Il pointe aussi vers la capacité de M. Mulsow à utiliser des matériaux d’une grande diversité. À son étude pointue des textes imprimés vient s’ajouter l’analyse d’annotations manuscrites marginales (par exemple, celles d’Arpe sur une copie de sa propre Apologia pro Vanino en vue d’une édition augmentée), de cahiers de lecture (ceux, très nombreux, que Johann Christoph Wolf compila d’une écriture microscopique au sujet de savoirs orientaux) et d’images (les représentations emblématiques de la vérité par Pietro della Vecchia). Les images ont une place centrale dans la démarche de M. Mulsow. L’analyse palpitante du Portrait d’un jeune homme de della Vecchia, qu’il relie à la circulation des travaux du mathématicien Erhard Weigel en Italie du Nord à partir d’une feuille volante peinte sur le tableau, est représentative d’une méthode d’historien-détective qui procède « d’énigme en énigme » (p. 197). Là où les traces manquent, l’auteur tire des hypothèses, mais toujours avec une importante prise en compte des contextes.
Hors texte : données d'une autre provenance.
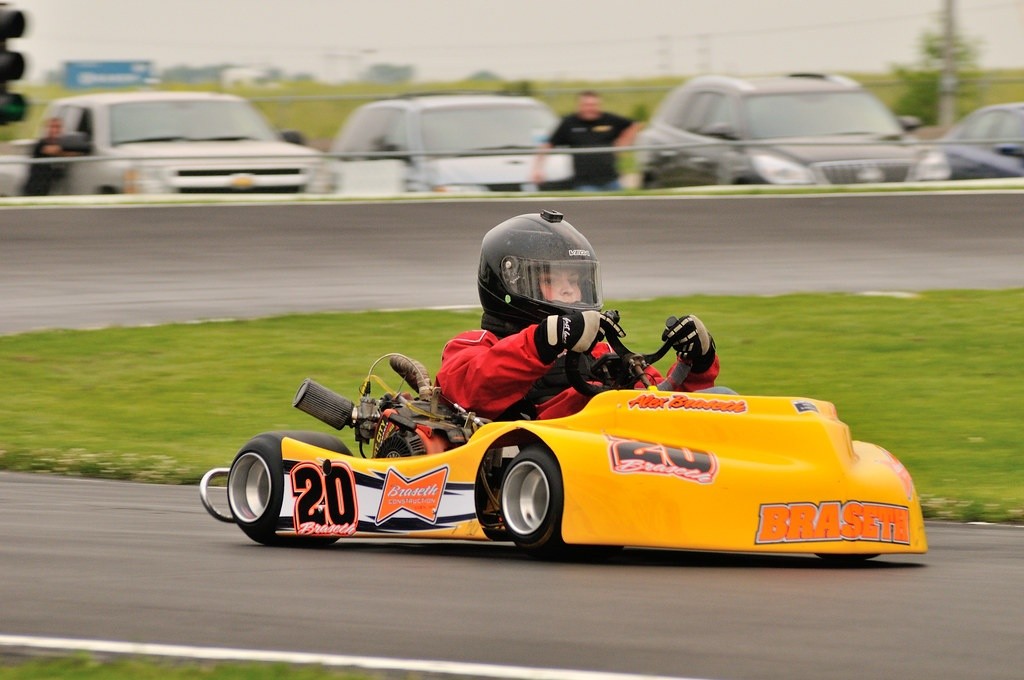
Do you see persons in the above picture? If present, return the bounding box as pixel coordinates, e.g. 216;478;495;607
533;91;635;193
23;117;69;197
434;209;720;422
De tout cela, « en résulte-t-il une autre histoire des idées à l’époque moderne » (p. 304), comme M. Mulsow se le demande lui-même en conclusion ? Le sentiment de nouveauté est certainement accru par la manière vertigineuse qu’a l’auteur de mobiliser des notions endogènes à l’histoire (« niches », « charge subversive inférentielle », « nivellement », « philosophie sublimée », « épistémologie des vertus », « microgrammes »). Et presque chaque chapitre offre en effet une proposition programmatique forte : M. Mulsow compare de ce fait le livre à un film à sketches, une mosaïque « de petites histoires qui restent à écrire » (p. 305). Mais, si l’on considère ne serait-ce que l’historiographie française, où l’histoire culturelle (le champ avec lequel l’auteur fait le plus dialoguer son histoire des idées) est prévalente depuis des décennies, il n’est pas si évident que toutes ces histoires restent véritablement à écrire : les travaux sur l’histoire de la numismatique ou de la lecture la plume à la main y étaient déjà importants avant même la publication de la version allemande. Il n’en demeure pas moins que M. Mulsow déploie un degré d’érudition, de solidité analytique et de créativité difficiles à égaler. Au public francophone, son livre offre non seulement le panorama d’un milieu intellectuel dont il est encore peu familier – celui de l’Allemagne du Nord au tournant de 1700 –, mais aussi une source d’inspiration méthodologique.